WORK TO COMPLETE
Copy out every one of the entries below word for word, keeping each line and its answer unchanged.

ENTRIES SUPPLIED
Start

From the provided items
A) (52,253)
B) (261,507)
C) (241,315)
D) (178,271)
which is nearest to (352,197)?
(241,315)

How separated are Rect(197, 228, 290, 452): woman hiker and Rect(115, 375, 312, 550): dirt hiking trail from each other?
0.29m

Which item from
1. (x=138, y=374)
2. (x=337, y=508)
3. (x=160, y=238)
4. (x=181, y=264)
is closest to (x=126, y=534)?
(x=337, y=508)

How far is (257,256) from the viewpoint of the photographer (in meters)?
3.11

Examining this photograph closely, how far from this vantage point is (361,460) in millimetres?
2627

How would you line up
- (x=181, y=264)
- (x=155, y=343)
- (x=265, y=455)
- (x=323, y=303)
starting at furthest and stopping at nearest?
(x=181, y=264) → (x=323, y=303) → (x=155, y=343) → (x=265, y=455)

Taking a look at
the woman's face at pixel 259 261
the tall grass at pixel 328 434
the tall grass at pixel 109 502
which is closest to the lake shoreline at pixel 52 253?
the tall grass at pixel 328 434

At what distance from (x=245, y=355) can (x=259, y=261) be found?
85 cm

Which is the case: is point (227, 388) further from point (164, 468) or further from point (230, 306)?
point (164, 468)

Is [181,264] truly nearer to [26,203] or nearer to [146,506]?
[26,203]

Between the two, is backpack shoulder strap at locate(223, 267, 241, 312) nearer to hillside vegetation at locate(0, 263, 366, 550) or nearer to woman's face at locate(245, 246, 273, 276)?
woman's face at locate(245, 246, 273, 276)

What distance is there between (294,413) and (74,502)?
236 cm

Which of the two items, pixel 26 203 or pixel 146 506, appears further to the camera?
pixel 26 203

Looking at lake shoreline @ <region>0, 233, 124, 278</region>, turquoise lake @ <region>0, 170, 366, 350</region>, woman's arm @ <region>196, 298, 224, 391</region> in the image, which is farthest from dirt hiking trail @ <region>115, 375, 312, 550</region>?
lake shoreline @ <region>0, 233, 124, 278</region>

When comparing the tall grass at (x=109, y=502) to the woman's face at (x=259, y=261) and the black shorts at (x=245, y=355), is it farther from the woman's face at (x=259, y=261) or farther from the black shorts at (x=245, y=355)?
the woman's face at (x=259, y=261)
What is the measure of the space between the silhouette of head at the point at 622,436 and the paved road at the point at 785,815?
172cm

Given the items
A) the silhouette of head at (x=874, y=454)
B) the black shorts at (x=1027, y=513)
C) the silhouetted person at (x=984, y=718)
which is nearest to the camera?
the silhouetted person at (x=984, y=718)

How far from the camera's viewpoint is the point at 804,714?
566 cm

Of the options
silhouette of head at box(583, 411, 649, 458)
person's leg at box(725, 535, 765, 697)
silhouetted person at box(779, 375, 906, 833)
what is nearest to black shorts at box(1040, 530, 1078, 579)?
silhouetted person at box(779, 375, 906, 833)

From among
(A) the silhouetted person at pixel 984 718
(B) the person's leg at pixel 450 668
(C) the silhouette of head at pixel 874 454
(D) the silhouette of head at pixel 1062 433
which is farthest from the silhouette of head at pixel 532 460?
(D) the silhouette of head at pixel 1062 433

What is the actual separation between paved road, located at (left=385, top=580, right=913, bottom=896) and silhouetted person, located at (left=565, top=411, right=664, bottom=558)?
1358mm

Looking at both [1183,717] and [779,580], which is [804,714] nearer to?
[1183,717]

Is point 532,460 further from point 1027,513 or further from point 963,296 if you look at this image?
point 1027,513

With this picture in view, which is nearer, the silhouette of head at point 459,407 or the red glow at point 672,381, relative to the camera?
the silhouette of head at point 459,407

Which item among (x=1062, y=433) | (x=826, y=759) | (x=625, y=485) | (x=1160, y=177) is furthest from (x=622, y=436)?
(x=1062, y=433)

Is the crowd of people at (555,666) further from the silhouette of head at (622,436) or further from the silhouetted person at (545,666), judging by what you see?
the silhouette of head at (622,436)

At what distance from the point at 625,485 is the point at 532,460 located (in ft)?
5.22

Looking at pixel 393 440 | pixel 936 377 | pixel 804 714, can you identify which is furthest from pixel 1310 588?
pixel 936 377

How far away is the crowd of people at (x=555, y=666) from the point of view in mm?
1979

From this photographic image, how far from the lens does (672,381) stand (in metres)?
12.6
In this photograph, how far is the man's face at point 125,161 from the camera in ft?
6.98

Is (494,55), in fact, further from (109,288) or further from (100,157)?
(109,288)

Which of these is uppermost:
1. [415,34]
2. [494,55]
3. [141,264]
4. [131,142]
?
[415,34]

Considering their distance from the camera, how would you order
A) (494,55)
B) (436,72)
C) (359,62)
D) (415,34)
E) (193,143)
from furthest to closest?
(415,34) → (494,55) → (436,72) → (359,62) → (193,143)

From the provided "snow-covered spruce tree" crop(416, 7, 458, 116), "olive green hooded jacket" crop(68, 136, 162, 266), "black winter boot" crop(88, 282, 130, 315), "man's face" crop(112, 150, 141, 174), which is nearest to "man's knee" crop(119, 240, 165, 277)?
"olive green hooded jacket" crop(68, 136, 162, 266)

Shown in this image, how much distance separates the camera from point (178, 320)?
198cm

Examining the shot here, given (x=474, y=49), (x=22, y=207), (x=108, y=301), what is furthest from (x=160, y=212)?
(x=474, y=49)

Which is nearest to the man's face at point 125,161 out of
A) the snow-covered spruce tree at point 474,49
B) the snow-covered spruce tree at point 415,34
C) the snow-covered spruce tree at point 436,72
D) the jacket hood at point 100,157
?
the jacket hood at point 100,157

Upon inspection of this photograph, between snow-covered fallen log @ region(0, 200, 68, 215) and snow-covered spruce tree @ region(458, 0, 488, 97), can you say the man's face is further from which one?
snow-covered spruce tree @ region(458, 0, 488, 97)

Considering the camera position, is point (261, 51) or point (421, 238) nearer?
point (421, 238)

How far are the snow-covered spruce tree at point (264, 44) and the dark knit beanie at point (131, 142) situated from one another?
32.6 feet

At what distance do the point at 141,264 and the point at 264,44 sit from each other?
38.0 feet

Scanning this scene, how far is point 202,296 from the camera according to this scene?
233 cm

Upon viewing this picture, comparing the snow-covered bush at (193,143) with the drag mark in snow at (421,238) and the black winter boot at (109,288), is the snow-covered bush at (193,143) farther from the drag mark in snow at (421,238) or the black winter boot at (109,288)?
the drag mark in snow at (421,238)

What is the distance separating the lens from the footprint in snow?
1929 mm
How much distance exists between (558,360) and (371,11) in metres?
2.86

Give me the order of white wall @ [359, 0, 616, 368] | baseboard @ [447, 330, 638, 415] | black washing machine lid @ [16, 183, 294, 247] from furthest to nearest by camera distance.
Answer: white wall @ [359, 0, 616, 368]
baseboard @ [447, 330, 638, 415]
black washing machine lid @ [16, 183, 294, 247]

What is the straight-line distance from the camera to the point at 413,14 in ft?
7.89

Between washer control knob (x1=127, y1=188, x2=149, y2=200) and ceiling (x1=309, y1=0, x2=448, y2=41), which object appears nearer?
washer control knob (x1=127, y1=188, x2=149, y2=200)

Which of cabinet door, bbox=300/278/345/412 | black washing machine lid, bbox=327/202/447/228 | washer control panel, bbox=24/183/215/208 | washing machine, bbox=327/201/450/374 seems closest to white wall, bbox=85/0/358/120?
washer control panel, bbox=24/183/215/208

End

COMPLETE OUTPUT
From the provided items
A) (52,253)
B) (261,507)
C) (241,315)
D) (178,271)
which is nearest to (352,197)?
(241,315)

How separated are Rect(197, 228, 290, 452): woman hiker and Rect(115, 375, 312, 550): dirt hiking trail from each other?
0.29m

Which item from
1. (x=138, y=374)
2. (x=337, y=508)
3. (x=160, y=238)
4. (x=181, y=264)
is closest to (x=126, y=534)?
(x=337, y=508)

How far is (257,256) from the viewpoint of the photographer (in meters)?
3.11

Examining this photograph closely, how far from this vantage point is (361,460) in millimetres?
2627

How would you line up
- (x=181, y=264)
- (x=155, y=343)
- (x=265, y=455)
- (x=323, y=303)
starting at furthest and stopping at nearest?
(x=181, y=264) → (x=323, y=303) → (x=155, y=343) → (x=265, y=455)

Taking a look at
the woman's face at pixel 259 261
the tall grass at pixel 328 434
the tall grass at pixel 109 502
which is closest to the lake shoreline at pixel 52 253?
the tall grass at pixel 328 434

At what distance from (x=245, y=355) can (x=259, y=261) be found?
85 cm

Which is the case: is point (227, 388) further from point (164, 468) or further from point (230, 306)?
point (164, 468)

Is [181,264] truly nearer to [26,203] or nearer to [146,506]?
[26,203]

Between the two, is backpack shoulder strap at locate(223, 267, 241, 312) nearer to hillside vegetation at locate(0, 263, 366, 550) or nearer to woman's face at locate(245, 246, 273, 276)?
woman's face at locate(245, 246, 273, 276)

What distance is there between (294,413) and (74,502)?
236 cm

Which of the two items, pixel 26 203 or pixel 146 506, appears further to the camera?
pixel 26 203

Looking at lake shoreline @ <region>0, 233, 124, 278</region>, turquoise lake @ <region>0, 170, 366, 350</region>, woman's arm @ <region>196, 298, 224, 391</region> in the image, which is farthest from dirt hiking trail @ <region>115, 375, 312, 550</region>?
lake shoreline @ <region>0, 233, 124, 278</region>

When comparing the tall grass at (x=109, y=502) to the woman's face at (x=259, y=261) and the black shorts at (x=245, y=355), is it farther from the woman's face at (x=259, y=261) or farther from the black shorts at (x=245, y=355)?
the woman's face at (x=259, y=261)
What is the measure of the space between the silhouette of head at the point at 622,436 and the paved road at the point at 785,815?
172cm

Given the items
A) the silhouette of head at (x=874, y=454)
B) the black shorts at (x=1027, y=513)
C) the silhouetted person at (x=984, y=718)
which is nearest to the camera?
the silhouetted person at (x=984, y=718)

How far from the camera's viewpoint is the point at 804,714?
566 cm

Of the options
silhouette of head at box(583, 411, 649, 458)
person's leg at box(725, 535, 765, 697)
silhouetted person at box(779, 375, 906, 833)
what is nearest to black shorts at box(1040, 530, 1078, 579)?
silhouetted person at box(779, 375, 906, 833)

From among
(A) the silhouetted person at pixel 984 718
(B) the person's leg at pixel 450 668
(C) the silhouette of head at pixel 874 454
(D) the silhouette of head at pixel 1062 433
which is farthest from the silhouette of head at pixel 532 460?
(D) the silhouette of head at pixel 1062 433

What is the actual separation between paved road, located at (left=385, top=580, right=913, bottom=896) and silhouetted person, located at (left=565, top=411, right=664, bottom=558)?
1358mm

Looking at both [1183,717] and [779,580], which is [804,714] nearer to?
[1183,717]

Is point 532,460 further from point 1027,513 or further from point 963,296 if you look at this image?
point 1027,513

With this picture in view, which is nearer, the silhouette of head at point 459,407 or the red glow at point 672,381, relative to the camera?
the silhouette of head at point 459,407

Which item among (x=1062, y=433) | (x=826, y=759) | (x=625, y=485) | (x=1160, y=177) is furthest from (x=622, y=436)?
(x=1062, y=433)

Is the crowd of people at (555,666) further from the silhouette of head at (622,436) or further from the silhouetted person at (545,666), judging by what you see?
the silhouette of head at (622,436)

At what distance from the point at 625,485 is the point at 532,460 located (in ft)?
5.22

Looking at pixel 393 440 | pixel 936 377 | pixel 804 714, can you identify which is furthest from pixel 1310 588?
pixel 936 377

How far away is the crowd of people at (x=555, y=666) from the point of view in mm?
1979

From this photographic image, how far from the lens does (672,381) stand (in metres)?
12.6
In this photograph, how far is the man's face at point 125,161 from the camera in ft?
6.98

Is (494,55), in fact, further from (109,288) or further from (100,157)?
(109,288)

Which of these is uppermost:
1. [415,34]
2. [494,55]
3. [141,264]
4. [131,142]
?
[415,34]

Considering their distance from the camera, how would you order
A) (494,55)
B) (436,72)
C) (359,62)
D) (415,34)
E) (193,143)
from furthest to closest?
(415,34) → (494,55) → (436,72) → (359,62) → (193,143)

From the provided "snow-covered spruce tree" crop(416, 7, 458, 116), "olive green hooded jacket" crop(68, 136, 162, 266), "black winter boot" crop(88, 282, 130, 315), "man's face" crop(112, 150, 141, 174), which is nearest to "man's knee" crop(119, 240, 165, 277)?
"olive green hooded jacket" crop(68, 136, 162, 266)

Shown in this image, how much distance separates the camera from point (178, 320)?
198cm

Examining the shot here, given (x=474, y=49), (x=22, y=207), (x=108, y=301), what is furthest from (x=160, y=212)?
(x=474, y=49)

Which is nearest to the man's face at point 125,161 out of
A) the snow-covered spruce tree at point 474,49
B) the snow-covered spruce tree at point 415,34
C) the snow-covered spruce tree at point 436,72
D) the jacket hood at point 100,157
?
the jacket hood at point 100,157

Upon inspection of this photograph, between snow-covered fallen log @ region(0, 200, 68, 215) and snow-covered spruce tree @ region(458, 0, 488, 97), can you say the man's face is further from which one?
snow-covered spruce tree @ region(458, 0, 488, 97)

Considering the camera position, is point (261, 51) or point (421, 238) nearer?
point (421, 238)

How far are the snow-covered spruce tree at point (264, 44) and the dark knit beanie at point (131, 142) situated from one another?
32.6 feet

At what distance do the point at 141,264 and the point at 264,44 sit from each other?
38.0 feet

Scanning this scene, how far is point 202,296 from the camera according to this scene?
233 cm

Upon viewing this picture, comparing the snow-covered bush at (193,143) with the drag mark in snow at (421,238) and the black winter boot at (109,288), is the snow-covered bush at (193,143) farther from the drag mark in snow at (421,238) or the black winter boot at (109,288)?
the drag mark in snow at (421,238)

What is the distance separating the lens from the footprint in snow?
1929 mm
How much distance exists between (558,360) and (371,11) in metres?
2.86

Give me the order of white wall @ [359, 0, 616, 368] | baseboard @ [447, 330, 638, 415] | black washing machine lid @ [16, 183, 294, 247] from furthest to nearest by camera distance.
Answer: white wall @ [359, 0, 616, 368]
baseboard @ [447, 330, 638, 415]
black washing machine lid @ [16, 183, 294, 247]

What is the straight-line distance from the camera to the point at 413,14 in ft?
7.89

Between washer control knob (x1=127, y1=188, x2=149, y2=200) and ceiling (x1=309, y1=0, x2=448, y2=41), which object appears nearer?
washer control knob (x1=127, y1=188, x2=149, y2=200)

Which of cabinet door, bbox=300/278/345/412 | black washing machine lid, bbox=327/202/447/228 | washer control panel, bbox=24/183/215/208 | washing machine, bbox=327/201/450/374 seems closest to white wall, bbox=85/0/358/120?
washer control panel, bbox=24/183/215/208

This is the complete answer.